**HOW TO COMPLETE THIS TASK:**
Answer these about the economic commentary below:
1. What unemployment rate does it give, and what figure does it cite for U6?
2. Who does it say is hinting at QE3?
3. What does it say the austerity and balanced budget crowd are really arguing about?

**TEXT SEGMENT:**

None of this means anything except in hindsight.
Anyone who doubts that
the trajectory we are on could in no way be stopped by any sort of
policy is suffering from chronic AEDD. Austerity? Bernanke is already
hinting at QE3, and unemployment is only 9.1% (of course, unless you
look at a real employment statistic like U6 for example, which is at
16%).
Inflation? Well, possibly price inflation and/or hyperinflation
with the right set of circumstances. Who cares? We are still left with
the same problem of a broken economic system that won’t be fixed until
resources have some relationship with actual supply and demand --
because, as of now, the global marketplace is breaking. There are
pockets of balance but it is failing and taking much of society down
with it. Hence, the riots and protests all over the world.
Accelerating this
collapse is probably the best option we have. That’s why the austerity
and balanced budget crowd are really just arguing about what polish to
use on the brass of the titanic. If a heroin addict found out he had a
week to live, why ask him to kick cold turkey? It’s too late. Bring on
the QE. Cash for clunkers, why not? Give away underwater mortgages....
C’est la vie. Sure, these are dumb tactics but who cares? Let’s party.
You want to kick old ladies out of their HUD programs. Why? It’s not
going to save the economy. Balance the budget? Okay, go for it. Let’s
see how that works out, Sisyphus.

**PROVIDED DATA:**
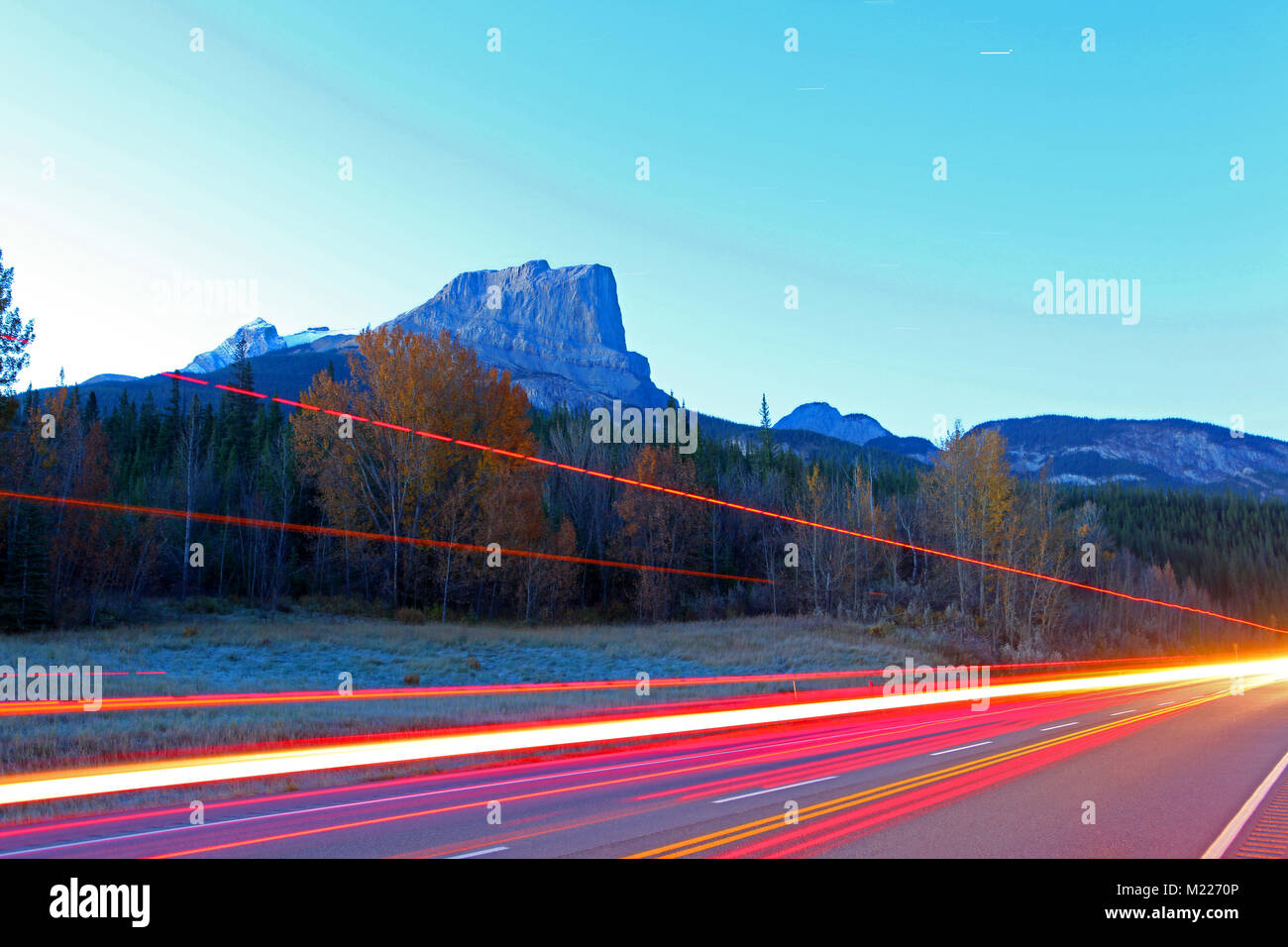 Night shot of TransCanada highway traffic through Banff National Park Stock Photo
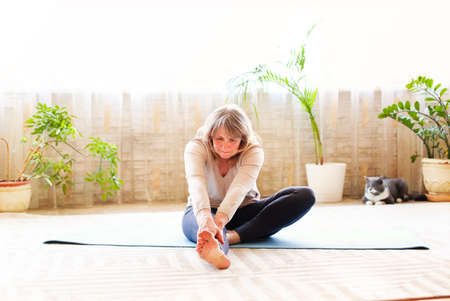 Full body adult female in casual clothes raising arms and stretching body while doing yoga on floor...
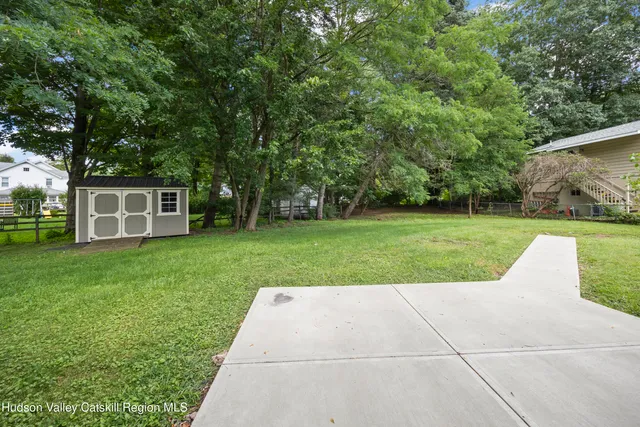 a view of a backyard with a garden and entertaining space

**ANSWER BELOW:**
1. 9.1%; U6 is at 16%.
2. Bernanke.
3. What polish to use on the brass of the titanic.